Get the Right Shrink
The way to compress an image as much as possible is to use the right compression tools. Some tools work best for images with only a few different colors, such as a symbolic map, whereas others are better at compressing images with a scattered collection of many different color shades, such as an aerial photo image.
To understand image compression strategies, consider the original format of most images. Images begin life as a series of pixels, or individual points in a two-dimensional grid of points. The image in Figure 1 is 632 x 3,179 pixels. Each horizontal row of 632 pixels is a scan line. Each pixel in a scan line represents a color; when seen close together, the pixels appear to be continuous gradations of tones. Zooming in to the pixel level (Figure 2) reveals the jagged edges of individual pixels. The lowest scan line of Figure 2 (diagrammed in Figure 3) has 10 yellow (Y) pixels followed by 15 blue (B) pixels followed by 10 more yellow pixels. We can symbolize this scan line from the original bitmap format as YYYYYYYYYYBBBBBBBBBBBBBBBYYYYYYYYYY.

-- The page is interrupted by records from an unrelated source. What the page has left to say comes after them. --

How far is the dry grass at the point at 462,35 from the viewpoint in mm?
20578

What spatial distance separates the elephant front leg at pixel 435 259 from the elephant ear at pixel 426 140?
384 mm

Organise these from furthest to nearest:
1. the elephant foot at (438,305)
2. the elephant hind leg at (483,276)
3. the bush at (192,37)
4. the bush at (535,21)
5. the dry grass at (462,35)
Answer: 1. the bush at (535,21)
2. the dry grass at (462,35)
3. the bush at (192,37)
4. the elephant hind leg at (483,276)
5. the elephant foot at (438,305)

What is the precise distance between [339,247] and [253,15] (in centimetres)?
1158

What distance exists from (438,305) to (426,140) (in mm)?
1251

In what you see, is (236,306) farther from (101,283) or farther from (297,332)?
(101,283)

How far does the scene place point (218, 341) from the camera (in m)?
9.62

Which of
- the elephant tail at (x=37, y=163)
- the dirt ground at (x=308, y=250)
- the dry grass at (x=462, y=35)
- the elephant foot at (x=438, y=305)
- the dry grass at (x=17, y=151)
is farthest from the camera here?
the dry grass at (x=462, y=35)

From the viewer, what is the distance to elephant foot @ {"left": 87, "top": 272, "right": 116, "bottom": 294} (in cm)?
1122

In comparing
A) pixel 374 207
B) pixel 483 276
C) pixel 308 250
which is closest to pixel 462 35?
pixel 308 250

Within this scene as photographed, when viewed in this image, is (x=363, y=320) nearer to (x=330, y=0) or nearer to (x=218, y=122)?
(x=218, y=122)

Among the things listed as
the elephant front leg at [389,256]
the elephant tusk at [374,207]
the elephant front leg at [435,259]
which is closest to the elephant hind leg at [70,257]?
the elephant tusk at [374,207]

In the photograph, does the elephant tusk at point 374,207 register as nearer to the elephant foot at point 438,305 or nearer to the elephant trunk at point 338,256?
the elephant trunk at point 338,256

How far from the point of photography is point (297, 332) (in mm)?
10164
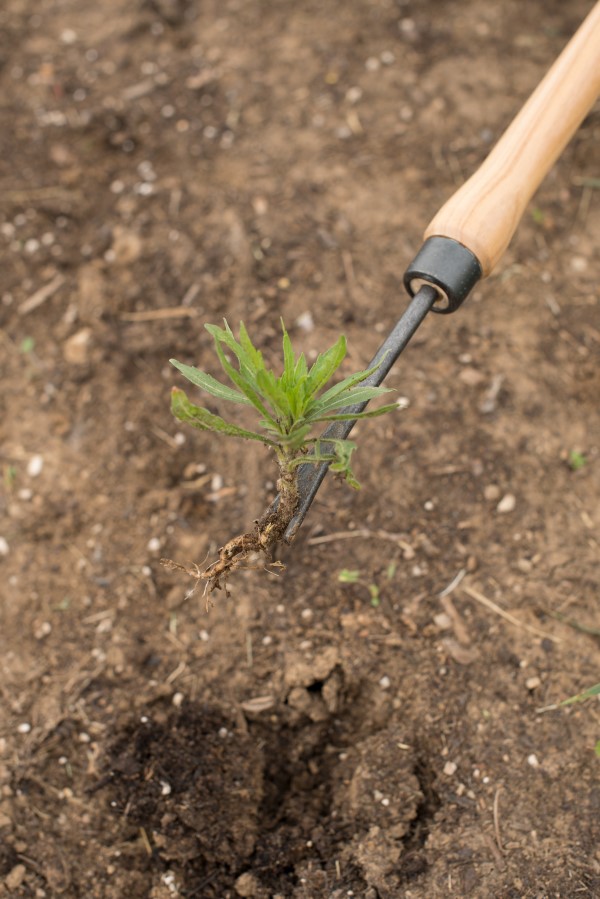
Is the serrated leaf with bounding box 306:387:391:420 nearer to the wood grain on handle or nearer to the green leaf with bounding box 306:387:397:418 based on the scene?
the green leaf with bounding box 306:387:397:418

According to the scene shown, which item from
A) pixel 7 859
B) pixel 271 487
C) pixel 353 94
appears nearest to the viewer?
pixel 7 859

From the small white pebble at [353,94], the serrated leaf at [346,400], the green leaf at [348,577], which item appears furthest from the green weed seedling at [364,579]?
the small white pebble at [353,94]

Most compression routines attempt to process the scan lines separately by summarizing repeating patterns or by simplifying complex patterns. RLE compression, for example, examines scan lines for repeated values and summarizes them with a number and value. Thus, the above scan line with with RLE compression is 10-Y-15-B-10-Y. This reduces the scan line from 35 bytes (if each pixel uses 1 byte of storage) to 6 bytes (3 for counts and 3 for color values) almost a 6:1 reduction. As one might expect, RLE works best on images with continuous colors such as Figure 1 s symbolic map. Another strategy, called the LZW algorithm, compresses images by searching for repeated patterns, storing them in a dictionary and referring to them by a single code that matches that dictionary entry. No data is lost, it is only represented by a space-saving short code rather than spelled out literally at each occurrence. In the scan line from Figure 3, the LZW algorithm compressed result might read YYYYY[1]1BBBBB[2]2211. The code for five yellow pixels in a row is 1, as marked following the pattern's first appearance (YYYYY[1]). Whenever this pattern reappears, it is compressed from YYYYY into 1. In this example, the compression turns 35 bytes into 17, a ratio of about 2:1.

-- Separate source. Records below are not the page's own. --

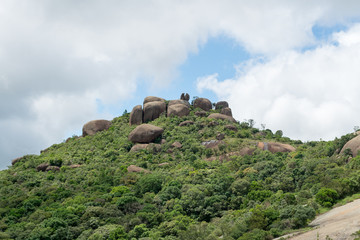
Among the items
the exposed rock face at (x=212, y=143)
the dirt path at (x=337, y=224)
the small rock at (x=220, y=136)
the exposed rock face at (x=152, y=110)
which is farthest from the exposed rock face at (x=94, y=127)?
the dirt path at (x=337, y=224)

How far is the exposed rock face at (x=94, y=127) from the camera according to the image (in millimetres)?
79863

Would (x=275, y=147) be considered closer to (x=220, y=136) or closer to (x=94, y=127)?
(x=220, y=136)

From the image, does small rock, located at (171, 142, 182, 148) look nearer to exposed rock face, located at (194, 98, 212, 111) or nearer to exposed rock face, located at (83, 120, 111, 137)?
exposed rock face, located at (83, 120, 111, 137)

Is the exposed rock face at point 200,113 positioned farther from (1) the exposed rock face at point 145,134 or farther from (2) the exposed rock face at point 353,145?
(2) the exposed rock face at point 353,145

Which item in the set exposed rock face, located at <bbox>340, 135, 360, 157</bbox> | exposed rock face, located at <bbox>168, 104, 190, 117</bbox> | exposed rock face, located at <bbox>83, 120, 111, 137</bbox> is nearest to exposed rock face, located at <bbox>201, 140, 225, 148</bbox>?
exposed rock face, located at <bbox>168, 104, 190, 117</bbox>

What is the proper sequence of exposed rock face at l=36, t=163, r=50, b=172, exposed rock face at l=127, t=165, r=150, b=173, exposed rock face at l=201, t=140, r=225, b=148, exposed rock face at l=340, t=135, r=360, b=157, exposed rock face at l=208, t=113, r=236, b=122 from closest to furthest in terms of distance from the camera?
exposed rock face at l=340, t=135, r=360, b=157, exposed rock face at l=127, t=165, r=150, b=173, exposed rock face at l=36, t=163, r=50, b=172, exposed rock face at l=201, t=140, r=225, b=148, exposed rock face at l=208, t=113, r=236, b=122

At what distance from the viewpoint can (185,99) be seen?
288 feet

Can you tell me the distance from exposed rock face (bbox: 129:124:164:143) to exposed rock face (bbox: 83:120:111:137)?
12.7m

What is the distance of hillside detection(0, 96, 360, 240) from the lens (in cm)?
3328

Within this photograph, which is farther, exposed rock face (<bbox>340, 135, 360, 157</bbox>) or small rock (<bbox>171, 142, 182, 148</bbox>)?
small rock (<bbox>171, 142, 182, 148</bbox>)

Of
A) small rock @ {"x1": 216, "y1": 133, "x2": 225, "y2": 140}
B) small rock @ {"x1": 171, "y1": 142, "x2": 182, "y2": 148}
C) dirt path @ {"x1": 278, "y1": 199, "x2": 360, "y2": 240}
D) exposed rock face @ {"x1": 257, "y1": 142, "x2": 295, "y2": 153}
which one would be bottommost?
dirt path @ {"x1": 278, "y1": 199, "x2": 360, "y2": 240}

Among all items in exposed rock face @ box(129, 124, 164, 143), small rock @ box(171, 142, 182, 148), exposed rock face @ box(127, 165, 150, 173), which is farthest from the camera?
exposed rock face @ box(129, 124, 164, 143)

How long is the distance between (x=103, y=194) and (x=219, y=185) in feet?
52.8

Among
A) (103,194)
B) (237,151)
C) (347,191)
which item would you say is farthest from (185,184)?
(347,191)
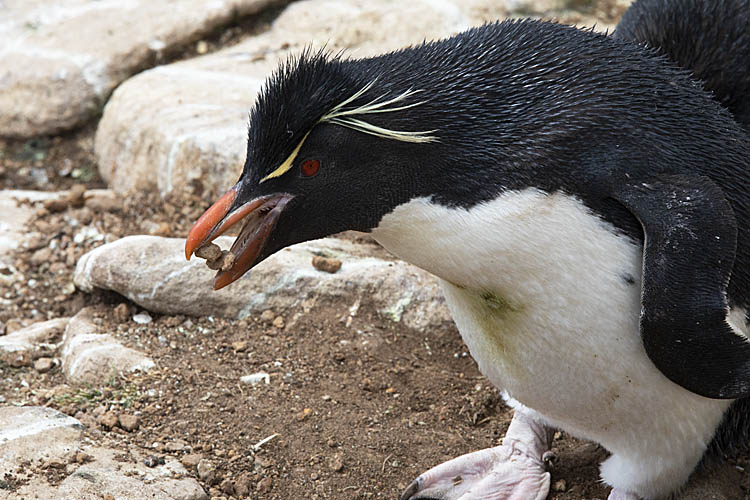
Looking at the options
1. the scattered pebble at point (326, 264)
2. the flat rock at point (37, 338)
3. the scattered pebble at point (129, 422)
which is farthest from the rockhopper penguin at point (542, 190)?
the flat rock at point (37, 338)

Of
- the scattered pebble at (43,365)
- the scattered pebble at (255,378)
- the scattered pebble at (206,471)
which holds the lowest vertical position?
the scattered pebble at (43,365)

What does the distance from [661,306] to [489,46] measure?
75 centimetres

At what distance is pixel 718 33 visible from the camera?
288cm

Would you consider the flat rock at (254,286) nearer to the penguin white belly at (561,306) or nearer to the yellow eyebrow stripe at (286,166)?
the penguin white belly at (561,306)

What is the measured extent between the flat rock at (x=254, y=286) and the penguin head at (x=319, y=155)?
1.30 meters

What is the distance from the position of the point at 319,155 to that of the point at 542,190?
52 centimetres

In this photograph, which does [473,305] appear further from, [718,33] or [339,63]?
[718,33]

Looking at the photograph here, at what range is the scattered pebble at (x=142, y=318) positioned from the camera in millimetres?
3458

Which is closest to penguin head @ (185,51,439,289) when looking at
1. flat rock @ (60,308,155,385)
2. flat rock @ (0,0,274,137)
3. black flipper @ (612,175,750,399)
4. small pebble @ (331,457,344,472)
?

To make images even more compressible, LZW applies a simplification technique called differencing, which replaces the value of a pixel with the difference between it and the adjacent pixel, repeating the process for the entire image. This evens out close values between adjacent pixels, producing more patterns and higher compression. TIFF and GIF formats use the standard features of the LZW algorithm and sometimes the RLE algorithm.

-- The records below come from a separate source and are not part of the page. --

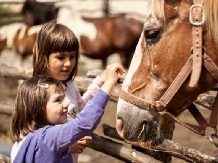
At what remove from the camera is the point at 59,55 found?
2.62 meters

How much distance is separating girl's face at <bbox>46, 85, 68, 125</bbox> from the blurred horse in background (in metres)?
6.61

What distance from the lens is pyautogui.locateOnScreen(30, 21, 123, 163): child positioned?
257 centimetres

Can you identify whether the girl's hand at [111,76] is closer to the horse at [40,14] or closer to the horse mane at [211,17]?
the horse mane at [211,17]

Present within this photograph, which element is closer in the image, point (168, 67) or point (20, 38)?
point (168, 67)

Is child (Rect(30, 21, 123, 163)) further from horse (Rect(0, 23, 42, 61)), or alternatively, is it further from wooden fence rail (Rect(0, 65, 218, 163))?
horse (Rect(0, 23, 42, 61))

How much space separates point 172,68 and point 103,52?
686 cm

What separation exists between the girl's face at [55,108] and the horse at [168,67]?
14.7 inches

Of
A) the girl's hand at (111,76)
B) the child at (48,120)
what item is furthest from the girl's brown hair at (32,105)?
the girl's hand at (111,76)

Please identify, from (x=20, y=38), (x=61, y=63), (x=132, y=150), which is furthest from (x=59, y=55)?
(x=20, y=38)

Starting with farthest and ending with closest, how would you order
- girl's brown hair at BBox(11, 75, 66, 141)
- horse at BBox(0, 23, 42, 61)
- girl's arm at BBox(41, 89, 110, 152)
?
horse at BBox(0, 23, 42, 61), girl's brown hair at BBox(11, 75, 66, 141), girl's arm at BBox(41, 89, 110, 152)

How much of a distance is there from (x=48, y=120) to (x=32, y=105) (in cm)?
11

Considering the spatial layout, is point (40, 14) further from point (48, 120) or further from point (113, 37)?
point (48, 120)

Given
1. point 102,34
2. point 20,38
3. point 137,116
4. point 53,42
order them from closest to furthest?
point 137,116 < point 53,42 < point 102,34 < point 20,38

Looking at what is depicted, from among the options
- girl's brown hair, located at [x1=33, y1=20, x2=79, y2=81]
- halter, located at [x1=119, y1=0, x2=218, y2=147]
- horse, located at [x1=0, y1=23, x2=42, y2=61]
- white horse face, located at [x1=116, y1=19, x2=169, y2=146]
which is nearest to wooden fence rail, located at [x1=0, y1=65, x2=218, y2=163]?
white horse face, located at [x1=116, y1=19, x2=169, y2=146]
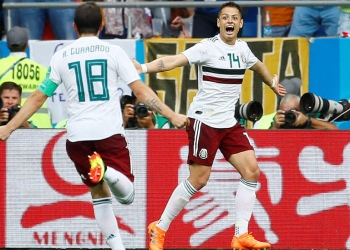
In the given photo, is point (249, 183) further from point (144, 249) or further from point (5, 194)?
point (5, 194)


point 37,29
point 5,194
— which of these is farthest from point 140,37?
point 5,194

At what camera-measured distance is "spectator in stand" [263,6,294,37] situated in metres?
13.0

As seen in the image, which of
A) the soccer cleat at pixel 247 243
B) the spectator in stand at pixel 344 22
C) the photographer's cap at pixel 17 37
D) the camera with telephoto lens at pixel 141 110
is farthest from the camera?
the spectator in stand at pixel 344 22

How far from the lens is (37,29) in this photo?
1320 cm

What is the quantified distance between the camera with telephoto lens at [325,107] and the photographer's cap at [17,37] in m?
3.46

It's not a format. Often called an image format, JPEG is actually a collection of compression algorithms. It is best suited for compressing images that do not have contiguous, repeating pixels of the same color. Figure 4 shows the same area as Figure 1, but as a section of a digital orthophoto -- a good candidate for JPEG compression -- instead of a symbolic map. Closer inspection at the pixel level reveals few long repeating pixels and a variety of values -- not a good candidate for RLE compression.